Recorded information:
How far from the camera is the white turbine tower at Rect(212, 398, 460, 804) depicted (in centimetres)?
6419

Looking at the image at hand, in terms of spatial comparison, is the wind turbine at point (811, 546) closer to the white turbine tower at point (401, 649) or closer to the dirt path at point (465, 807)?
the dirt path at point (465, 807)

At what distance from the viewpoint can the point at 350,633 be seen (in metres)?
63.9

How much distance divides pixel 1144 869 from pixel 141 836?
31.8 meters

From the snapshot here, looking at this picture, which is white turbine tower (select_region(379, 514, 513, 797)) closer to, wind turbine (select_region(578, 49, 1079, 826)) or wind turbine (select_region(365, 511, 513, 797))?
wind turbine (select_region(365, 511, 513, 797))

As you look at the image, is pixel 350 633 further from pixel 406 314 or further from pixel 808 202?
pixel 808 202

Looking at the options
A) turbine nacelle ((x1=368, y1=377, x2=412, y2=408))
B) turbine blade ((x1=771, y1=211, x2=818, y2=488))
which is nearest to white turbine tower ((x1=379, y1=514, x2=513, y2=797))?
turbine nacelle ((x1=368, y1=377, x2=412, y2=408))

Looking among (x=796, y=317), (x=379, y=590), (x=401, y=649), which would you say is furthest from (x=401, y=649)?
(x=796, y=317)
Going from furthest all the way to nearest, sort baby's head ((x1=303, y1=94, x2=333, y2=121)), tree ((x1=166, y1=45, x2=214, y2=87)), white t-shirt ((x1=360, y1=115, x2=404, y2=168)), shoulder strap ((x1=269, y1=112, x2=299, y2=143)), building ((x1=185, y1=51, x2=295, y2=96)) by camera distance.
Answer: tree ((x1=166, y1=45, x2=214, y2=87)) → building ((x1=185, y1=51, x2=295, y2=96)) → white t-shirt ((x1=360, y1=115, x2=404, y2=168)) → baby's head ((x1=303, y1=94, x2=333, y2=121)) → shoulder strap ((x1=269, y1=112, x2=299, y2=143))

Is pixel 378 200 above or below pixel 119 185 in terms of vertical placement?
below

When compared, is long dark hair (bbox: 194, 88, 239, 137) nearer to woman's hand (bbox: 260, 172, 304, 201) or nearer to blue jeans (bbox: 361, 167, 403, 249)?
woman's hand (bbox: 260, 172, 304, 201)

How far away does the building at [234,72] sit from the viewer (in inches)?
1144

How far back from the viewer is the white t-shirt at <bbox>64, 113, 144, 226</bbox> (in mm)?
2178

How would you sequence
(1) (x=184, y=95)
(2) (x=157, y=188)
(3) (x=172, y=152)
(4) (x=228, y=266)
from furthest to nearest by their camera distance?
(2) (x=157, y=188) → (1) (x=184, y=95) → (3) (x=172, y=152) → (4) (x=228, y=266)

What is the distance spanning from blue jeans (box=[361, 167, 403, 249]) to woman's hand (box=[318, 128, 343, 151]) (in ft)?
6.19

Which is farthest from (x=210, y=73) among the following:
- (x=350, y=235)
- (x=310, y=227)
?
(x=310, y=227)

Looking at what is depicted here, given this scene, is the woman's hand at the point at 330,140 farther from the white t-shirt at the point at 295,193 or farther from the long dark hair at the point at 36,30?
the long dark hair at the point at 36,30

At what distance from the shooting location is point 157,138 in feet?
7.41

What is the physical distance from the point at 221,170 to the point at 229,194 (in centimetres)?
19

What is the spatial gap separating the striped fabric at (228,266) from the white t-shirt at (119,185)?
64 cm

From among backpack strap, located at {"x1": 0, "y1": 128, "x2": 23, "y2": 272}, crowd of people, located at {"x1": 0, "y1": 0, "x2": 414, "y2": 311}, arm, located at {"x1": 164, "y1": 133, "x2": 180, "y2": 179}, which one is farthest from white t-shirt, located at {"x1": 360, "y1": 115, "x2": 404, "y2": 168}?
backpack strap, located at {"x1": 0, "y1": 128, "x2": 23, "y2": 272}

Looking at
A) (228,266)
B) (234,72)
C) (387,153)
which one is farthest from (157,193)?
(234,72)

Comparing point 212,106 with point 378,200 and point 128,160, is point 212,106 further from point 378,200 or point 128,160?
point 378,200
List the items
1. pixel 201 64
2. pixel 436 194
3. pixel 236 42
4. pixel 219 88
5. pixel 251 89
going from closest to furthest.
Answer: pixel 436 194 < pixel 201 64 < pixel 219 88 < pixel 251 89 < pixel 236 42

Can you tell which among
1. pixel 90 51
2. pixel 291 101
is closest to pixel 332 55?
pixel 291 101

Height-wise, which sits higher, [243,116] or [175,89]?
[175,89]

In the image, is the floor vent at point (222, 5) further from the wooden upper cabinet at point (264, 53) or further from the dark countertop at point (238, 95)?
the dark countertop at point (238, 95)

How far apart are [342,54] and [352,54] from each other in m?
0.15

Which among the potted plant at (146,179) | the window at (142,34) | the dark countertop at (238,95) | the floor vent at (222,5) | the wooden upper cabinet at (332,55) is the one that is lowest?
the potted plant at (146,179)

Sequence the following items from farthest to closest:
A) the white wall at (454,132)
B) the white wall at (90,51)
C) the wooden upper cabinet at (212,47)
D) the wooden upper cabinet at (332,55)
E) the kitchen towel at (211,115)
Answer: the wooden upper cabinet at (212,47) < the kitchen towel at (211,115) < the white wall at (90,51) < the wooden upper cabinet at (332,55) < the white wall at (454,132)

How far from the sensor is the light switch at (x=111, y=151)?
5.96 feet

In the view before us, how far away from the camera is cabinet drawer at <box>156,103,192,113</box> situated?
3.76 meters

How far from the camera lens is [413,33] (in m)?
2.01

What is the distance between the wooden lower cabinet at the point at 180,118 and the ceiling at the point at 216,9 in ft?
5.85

Your goal: Repeat the listing exactly, from its first line to its last.

Response:
How far from the camera is the white turbine tower at Rect(212, 398, 460, 804) depicted (in centimetres)?
6419

Looking at the image at hand, in terms of spatial comparison, is the wind turbine at point (811, 546) closer to the white turbine tower at point (401, 649) or closer to the dirt path at point (465, 807)?
the dirt path at point (465, 807)

At what distance from the viewpoint can the point at 350,633 be seen (in metres)?
63.9

How much distance divides pixel 1144 869 from pixel 141 836?
31.8 meters

From the snapshot here, looking at this picture, which is white turbine tower (select_region(379, 514, 513, 797)) closer to, wind turbine (select_region(578, 49, 1079, 826)) or wind turbine (select_region(365, 511, 513, 797))?
wind turbine (select_region(365, 511, 513, 797))

As you look at the image, is pixel 350 633 further from pixel 406 314 or further from pixel 808 202?
pixel 808 202

Looking at the options
A) turbine nacelle ((x1=368, y1=377, x2=412, y2=408))
B) turbine blade ((x1=771, y1=211, x2=818, y2=488))
which is nearest to white turbine tower ((x1=379, y1=514, x2=513, y2=797))?
turbine nacelle ((x1=368, y1=377, x2=412, y2=408))

Looking among (x=796, y=317), (x=379, y=590), (x=401, y=649), which would you say is furthest from (x=401, y=649)?
(x=796, y=317)
Going from furthest all the way to nearest, sort baby's head ((x1=303, y1=94, x2=333, y2=121)), tree ((x1=166, y1=45, x2=214, y2=87)), white t-shirt ((x1=360, y1=115, x2=404, y2=168)), shoulder strap ((x1=269, y1=112, x2=299, y2=143)), building ((x1=185, y1=51, x2=295, y2=96)) by camera distance.
Answer: tree ((x1=166, y1=45, x2=214, y2=87)) → building ((x1=185, y1=51, x2=295, y2=96)) → white t-shirt ((x1=360, y1=115, x2=404, y2=168)) → baby's head ((x1=303, y1=94, x2=333, y2=121)) → shoulder strap ((x1=269, y1=112, x2=299, y2=143))

Is pixel 378 200 above or below pixel 119 185 in terms of vertical placement?
below

When compared, is long dark hair (bbox: 194, 88, 239, 137) nearer to woman's hand (bbox: 260, 172, 304, 201) or nearer to blue jeans (bbox: 361, 167, 403, 249)?
woman's hand (bbox: 260, 172, 304, 201)

How far away does the building at [234,72] sit from the viewer (in inches)?
1144

How far back from the viewer is the white t-shirt at <bbox>64, 113, 144, 226</bbox> (in mm)?
2178

How would you sequence
(1) (x=184, y=95)
(2) (x=157, y=188)
(3) (x=172, y=152)
(4) (x=228, y=266)
from furthest to nearest by their camera distance?
(2) (x=157, y=188) → (1) (x=184, y=95) → (3) (x=172, y=152) → (4) (x=228, y=266)

What is the distance spanning from blue jeans (box=[361, 167, 403, 249]) to woman's hand (box=[318, 128, 343, 151]) (in ft)?
6.19

Which is farthest from (x=210, y=73) among the following:
- (x=350, y=235)
- (x=310, y=227)
?
(x=310, y=227)

Looking at what is depicted here, given this scene, is the woman's hand at the point at 330,140 farther from the white t-shirt at the point at 295,193 or farther from the long dark hair at the point at 36,30?
the long dark hair at the point at 36,30

At what distance from the shooting location is point 157,138 in feet?
7.41

What is the physical distance from the point at 221,170 to the point at 229,194 (in centimetres)?
19

What is the spatial gap separating the striped fabric at (228,266) from the white t-shirt at (119,185)?
64 cm

From among backpack strap, located at {"x1": 0, "y1": 128, "x2": 23, "y2": 272}, crowd of people, located at {"x1": 0, "y1": 0, "x2": 414, "y2": 311}, arm, located at {"x1": 164, "y1": 133, "x2": 180, "y2": 179}, which one is farthest from white t-shirt, located at {"x1": 360, "y1": 115, "x2": 404, "y2": 168}?
backpack strap, located at {"x1": 0, "y1": 128, "x2": 23, "y2": 272}

Looking at
A) (228,266)
B) (234,72)
C) (387,153)
which one is farthest from (157,193)?
(234,72)

Comparing point 212,106 with point 378,200 and point 128,160, is point 212,106 further from point 378,200 or point 128,160?
point 378,200
List the items
1. pixel 201 64
2. pixel 436 194
3. pixel 236 42
4. pixel 219 88
5. pixel 251 89
going from closest to furthest.
Answer: pixel 436 194 < pixel 201 64 < pixel 219 88 < pixel 251 89 < pixel 236 42

Can you tell which among
1. pixel 90 51
2. pixel 291 101
is closest to pixel 332 55?
pixel 291 101

Height-wise, which sits higher, [243,116] or [175,89]?
[175,89]

In the image, is the floor vent at point (222, 5) further from the wooden upper cabinet at point (264, 53) or further from the dark countertop at point (238, 95)?
the dark countertop at point (238, 95)

How far apart are [342,54] and [352,54] from each other in m?
0.15

Which among the potted plant at (146,179) | the window at (142,34) | the dark countertop at (238,95) | the floor vent at (222,5) | the wooden upper cabinet at (332,55) is the one that is lowest?
the potted plant at (146,179)

Sequence the following items from farthest to closest:
A) the white wall at (454,132)
B) the white wall at (90,51)
C) the wooden upper cabinet at (212,47)
D) the wooden upper cabinet at (332,55)
E) the kitchen towel at (211,115)
Answer: the wooden upper cabinet at (212,47) < the kitchen towel at (211,115) < the white wall at (90,51) < the wooden upper cabinet at (332,55) < the white wall at (454,132)

How far from the sensor is the light switch at (x=111, y=151)?
5.96 feet

In the view before us, how far away from the camera is cabinet drawer at <box>156,103,192,113</box> situated?
3.76 meters

How far from the camera lens is [413,33] (in m)?
2.01

What is the distance between the wooden lower cabinet at the point at 180,118 and the ceiling at the point at 216,9 in ft?
5.85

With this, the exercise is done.